• _Document section_
# Deposit Worldmark Week with II



## LisaH (Aug 3, 2022)

I recently canceled a Worldmark week, some of the points have already expired so I made reservations for two new WM weeks on the same day using the expired points with the intention of depositing them into II. Is this doable? On II website, I can only select WM unit size, not the week for exchange, nor do I have the ability to deposit.


----------



## CO skier (Aug 3, 2022)

WorldMark chooses what weeks are deposited into II or RCI.  Owners cannot reserved and deposit select weeks.

That is the way it works with all the points systems.


----------



## Eric B (Aug 3, 2022)

You have to call in to deposit WM points into II.  Keep the reservations until you get your WM account linked to your II account and call in to WM to have them cancel them and deposit to II.


----------



## CO skier (Aug 3, 2022)

Eric B said:


> You have to call in to deposit WM points into II.  Keep the reservations until you get your WM account linked to your II account and call in to WM to have them cancel them and deposit to II.


Can expired credits be deposited into II?



LisaH said:


> I recently canceled a Worldmark week, some of the points have already expired


----------



## Eric B (Aug 3, 2022)

I believe I’ve done that in the past


----------



## LisaH (Aug 3, 2022)

The points were current when I made the original reservation last Sep. Even though some of my points have expired now, when I canceled the original week, I had to reserve new week(s) beginning on or before Jan 31, 2023. I can cancel these weeks but the newer reservations can’t be later than Jan 31, 2023.

• _Material provided_

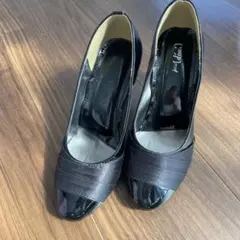 黒色パンプス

• _Exercise_
In the forum thread about depositing a WorldMark week with II, by what date did the replacement reservations have to begin?

• _Answer for this exercise_
On or before Jan 31, 2023.